Excerpted text: Begin

Siri Wannapat/Dreamstime

Mad scientists intent on destroying the world make for great comic book villains, but in the real world, there are a lot more Sheldon Coopers than Edward Tellers.

Stereotypes have their downsides, but like pearls around grains of sand, these cliches often grow around a kernel of truth. For the most part, the science set doesn’t worry much about its reputation for social awkwardness, but it makes for a fun head scratch. My thoughts on the matter hardly rise to the standards of a theory, but I’ll serve them up as a moment’s light fare.

Humans are called a social species, but tribal is a more accurate word. That part is an honest to goodness falsifiable theory that stands up in the face of mountains of evidence — something as trivial as randomly assigning people caps of different colors can lead to strong enough tribal feelings to bring them to blows.

The key to our evolutionary success was responding to challenges as a single organism with lots of arms, legs, spears, clubs and a willingness to face mortal peril for the good of the whole. We aren’t here because our ancestors worried about the niceties of veracity. Blind allegiance to tribe was a key ingredient in a viable gene pool. Fitting in and tribal loyalty are the coin of that realm.

For better or worse, we still carry that evolutionary baggage today. Of course, most people care more about acceptance by their group than they do about silly notions like ethics or whether or not something is true! My tribe, right or wrong. We’re here because our ancestors had each other’s backs.

Excerpted text: End
Given records: Begin

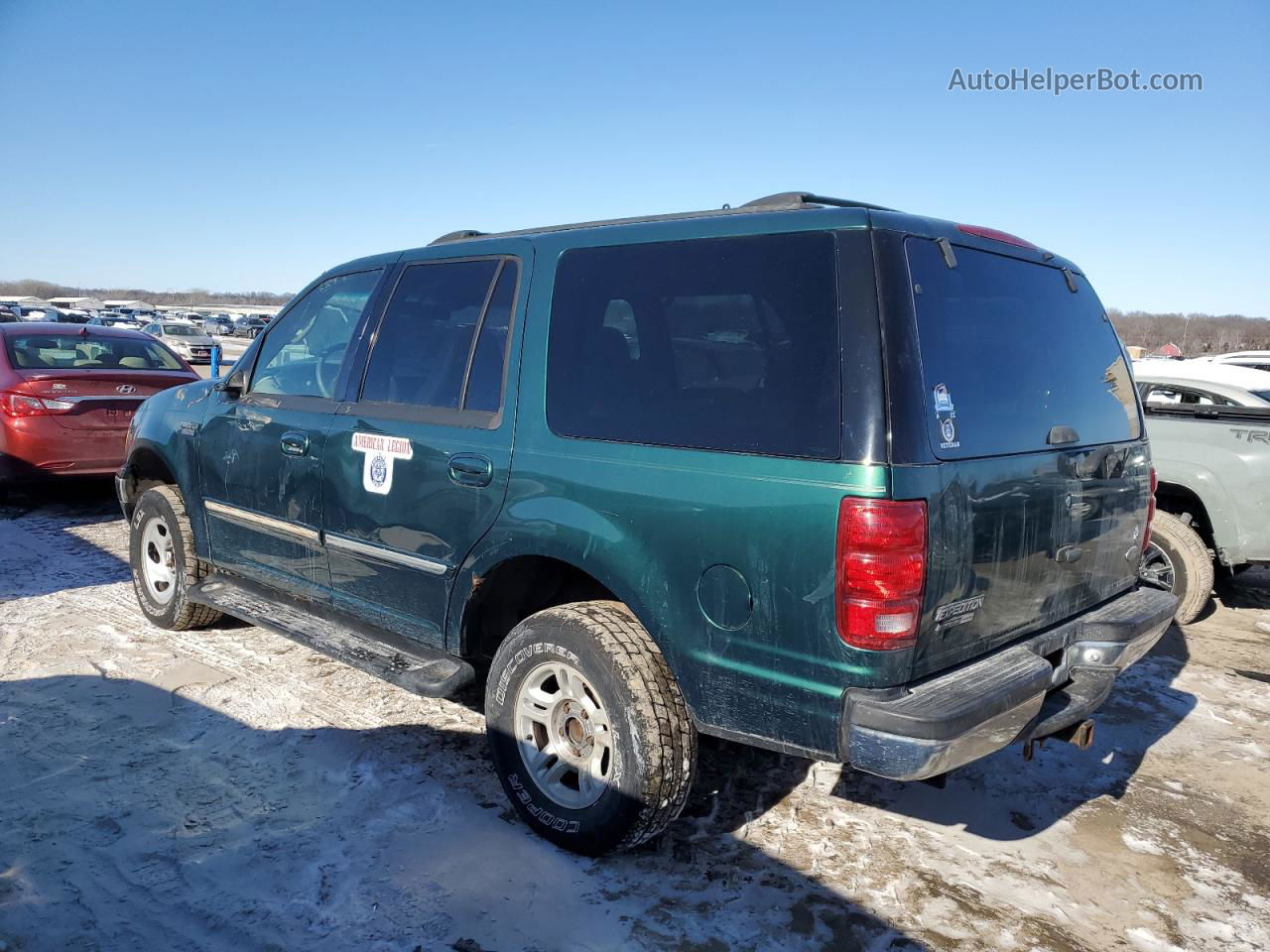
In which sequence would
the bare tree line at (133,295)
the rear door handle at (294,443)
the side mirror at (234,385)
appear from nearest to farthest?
1. the rear door handle at (294,443)
2. the side mirror at (234,385)
3. the bare tree line at (133,295)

Given records: End

Activities:
1. In the piece about scientists and human tribalism, translate this sentence into Spanish: "Humans are called a social species, but tribal is a more accurate word."
2. Carry on with the piece about scientists and human tribalism, picking up right after its last sentence.
The entries are separate material and are not part of the text above them.

Results for the exercise:
1. A los humanos se les llama una especie social, pero tribal es una palabra más precisa.

2.
Tribalism offered other huge advantages. For one, tribalism reduces the energy we waste by thinking too hard. That 3 pounds of electrochemical circuitry sitting inside your skull is greedy. In a world where calories were hard to come by, the 2 percent of our bodies that our brains make up eats up something like a fifth to a quarter of the energy we take in.

And that share comes off the top: The brain demands the good stuff, blood glucose. Championship chess players can burn over 6,000 calories a day just sitting and staring at the board. The 1984 World Chess Championship was called off without a winner when both contestants were judged physically incapable of continuing play.

By the way, none of this is meant to be at all harsh or pejorative. Honestly. Just like you, I am here because most of my ancestors put tribe first and facts somewhere way down the line. Some of you are doubtless sure that I’m full of it, which is OK. If so, it’s probably because this runs counter to the zeitgeist of your tribe, and the last thing your brain wants to do is question that received wisdom.

How’s that for meta?

Yet despite all of that whatever-gets-my-genes-into-the-next-generation goodness of tribalism, something like 2 percent of the population is, well, strange. These peculiar folk seem gleeful at the notion that much of what people think is wrong. They even sit around over beer and happily pick each other’s ideas to pieces just for fun.

Meet scientists.

So why would a successful tribe tolerate and on occasion even revere such wanton insolence toward cherished norms? The fly in the oh-so-seductive ointment of tribalism is novelty. The world changes, and if the competition keeps coming up with new and better ideas your tribe had better be doing some innovating too.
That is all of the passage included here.